Encountered the following bugs when running PyTorch code:
/opt/conda/conda-bld/pytorch_1634272128894/work/aten/src/ATen/native/cuda/NLLLoss2d.cu:95: nll_loss2d_forward_kernel: block: [0,0,0], thread: [225,0,0] Assertion `t >= 0 && t < n_classes` failed. . . loss.backward() . . RuntimeError: cuDNN error: CUDNN_STATUS_NOT_INITIALIZED
The location found that this problem occurred at
loss.backward(). Query error information:
RuntimeError: cuDNN error: CUDNN_STATUS_NOT_INITIALIZED
I found a wide range of solutions on the Internet, in summary, it may be the following problems:
The reasons for reporting this error can be described as various. Most people on the Internet think that the version is incompatible. Therefore, many people (including myself) have been upgrading and downgrading PyTorch, CUDA and cudnn constantly in order to solve the problem. The result is often no work. And back.
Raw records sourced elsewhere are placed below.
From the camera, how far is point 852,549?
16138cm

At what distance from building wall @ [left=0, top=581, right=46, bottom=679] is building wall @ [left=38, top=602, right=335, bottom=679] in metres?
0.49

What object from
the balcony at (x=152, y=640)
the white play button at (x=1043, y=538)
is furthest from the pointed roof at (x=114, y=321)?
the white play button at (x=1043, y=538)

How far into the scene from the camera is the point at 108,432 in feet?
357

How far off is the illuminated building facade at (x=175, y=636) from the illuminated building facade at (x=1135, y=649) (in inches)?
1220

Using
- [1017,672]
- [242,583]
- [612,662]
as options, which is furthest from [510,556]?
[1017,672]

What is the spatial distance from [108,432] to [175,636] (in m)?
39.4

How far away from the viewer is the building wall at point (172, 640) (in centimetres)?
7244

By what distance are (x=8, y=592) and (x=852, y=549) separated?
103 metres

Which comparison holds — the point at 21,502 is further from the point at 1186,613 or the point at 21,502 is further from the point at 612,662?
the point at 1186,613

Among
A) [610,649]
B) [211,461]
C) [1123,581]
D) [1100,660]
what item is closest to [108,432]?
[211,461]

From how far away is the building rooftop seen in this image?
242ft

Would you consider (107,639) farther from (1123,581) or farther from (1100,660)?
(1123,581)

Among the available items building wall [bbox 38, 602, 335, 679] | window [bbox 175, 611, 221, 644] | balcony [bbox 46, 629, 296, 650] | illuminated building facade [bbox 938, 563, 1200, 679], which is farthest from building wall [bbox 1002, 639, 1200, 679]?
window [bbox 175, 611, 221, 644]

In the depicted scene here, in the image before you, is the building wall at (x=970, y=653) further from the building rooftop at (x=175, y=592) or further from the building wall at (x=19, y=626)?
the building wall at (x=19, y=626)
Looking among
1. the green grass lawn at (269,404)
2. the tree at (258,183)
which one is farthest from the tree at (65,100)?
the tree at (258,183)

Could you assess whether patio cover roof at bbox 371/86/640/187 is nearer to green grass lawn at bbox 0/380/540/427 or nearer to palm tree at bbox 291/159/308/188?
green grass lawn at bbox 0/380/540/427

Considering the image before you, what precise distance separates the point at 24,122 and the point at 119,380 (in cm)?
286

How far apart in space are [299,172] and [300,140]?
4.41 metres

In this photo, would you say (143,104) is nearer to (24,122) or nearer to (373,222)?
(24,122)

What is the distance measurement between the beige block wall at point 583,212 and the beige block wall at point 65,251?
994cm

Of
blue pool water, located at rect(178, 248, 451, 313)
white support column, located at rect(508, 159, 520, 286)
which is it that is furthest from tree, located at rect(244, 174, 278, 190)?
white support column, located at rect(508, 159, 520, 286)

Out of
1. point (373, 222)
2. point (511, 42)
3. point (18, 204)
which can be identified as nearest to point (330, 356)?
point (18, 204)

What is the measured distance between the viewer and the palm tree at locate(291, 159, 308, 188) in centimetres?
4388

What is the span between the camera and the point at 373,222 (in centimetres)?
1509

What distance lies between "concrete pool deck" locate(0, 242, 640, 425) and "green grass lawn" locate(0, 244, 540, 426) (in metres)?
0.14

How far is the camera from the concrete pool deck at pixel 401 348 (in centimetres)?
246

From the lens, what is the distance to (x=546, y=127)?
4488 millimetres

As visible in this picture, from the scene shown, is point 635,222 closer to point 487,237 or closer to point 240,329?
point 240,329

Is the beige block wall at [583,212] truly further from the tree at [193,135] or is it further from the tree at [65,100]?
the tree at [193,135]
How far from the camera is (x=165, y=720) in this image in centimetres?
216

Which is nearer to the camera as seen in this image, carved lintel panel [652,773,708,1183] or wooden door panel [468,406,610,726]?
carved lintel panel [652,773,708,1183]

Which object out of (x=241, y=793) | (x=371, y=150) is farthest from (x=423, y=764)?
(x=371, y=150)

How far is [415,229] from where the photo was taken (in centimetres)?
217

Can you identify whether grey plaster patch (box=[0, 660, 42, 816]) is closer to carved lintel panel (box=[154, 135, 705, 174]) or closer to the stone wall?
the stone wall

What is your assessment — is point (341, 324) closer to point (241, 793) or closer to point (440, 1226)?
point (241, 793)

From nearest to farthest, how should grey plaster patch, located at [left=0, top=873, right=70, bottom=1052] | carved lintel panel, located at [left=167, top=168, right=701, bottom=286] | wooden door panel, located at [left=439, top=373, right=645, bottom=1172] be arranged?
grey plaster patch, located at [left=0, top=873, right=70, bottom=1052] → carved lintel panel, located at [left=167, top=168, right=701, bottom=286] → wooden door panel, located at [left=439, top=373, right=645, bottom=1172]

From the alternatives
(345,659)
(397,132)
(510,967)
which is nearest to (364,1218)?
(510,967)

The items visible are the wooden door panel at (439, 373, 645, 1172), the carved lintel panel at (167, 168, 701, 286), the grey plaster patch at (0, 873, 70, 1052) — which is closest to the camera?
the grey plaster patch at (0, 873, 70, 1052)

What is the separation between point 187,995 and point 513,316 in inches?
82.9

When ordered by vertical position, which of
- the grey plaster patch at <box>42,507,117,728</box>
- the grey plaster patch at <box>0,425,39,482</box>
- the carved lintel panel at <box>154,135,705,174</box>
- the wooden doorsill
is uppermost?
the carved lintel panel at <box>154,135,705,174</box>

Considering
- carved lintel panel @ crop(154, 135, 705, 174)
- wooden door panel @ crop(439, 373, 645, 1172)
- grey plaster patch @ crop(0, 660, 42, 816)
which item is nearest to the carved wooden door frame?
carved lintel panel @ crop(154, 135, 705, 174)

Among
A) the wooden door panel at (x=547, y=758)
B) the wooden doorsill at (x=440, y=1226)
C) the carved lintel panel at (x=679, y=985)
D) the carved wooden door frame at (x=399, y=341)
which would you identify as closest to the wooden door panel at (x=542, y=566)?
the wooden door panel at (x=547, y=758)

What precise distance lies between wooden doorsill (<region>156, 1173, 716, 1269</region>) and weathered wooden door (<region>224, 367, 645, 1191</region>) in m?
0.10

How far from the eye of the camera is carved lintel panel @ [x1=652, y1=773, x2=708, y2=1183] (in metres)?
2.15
In fact, if you encounter such problems, don't worry about upgrading and downgrading. You should try to see if such problems are caused by the GPU.
In order to determine whether it is a problem on the GPU, you can first set the program to run on the CPU, and it is found that the following error is reported:
Traceback (most recent call last): . . . File "/home/.conda/envs/pt2/lib/python3.8/site-packages/torch/nn/modules/loss.py", line 1150, in forward return F.cross_entropy(input, target, weight=self.weight, File "/home/.conda/envs/pt2/lib/python3.8/site-packages/torch/nn/functional.py", line 2846, in cross_entropy return torch._C._nn.cross_entropy_loss(input, target, weight, _Reduction.get_enum(reduction), ignore_index, label_smoothing) IndexError: Target 3 is out of bounds.
When I was positioned to report an error in the calculation
loss function, I realized that I forgot to set the number of categories output by the model to correspond to the number of categories in the data set.
Set the number of categories output by the model to the number of categories corresponding to the data set.
When encountering problems related to the GPU, don't worry about checking the GPU-related settings. You should mount the model on the CPU to see if there are bugs in the model itself.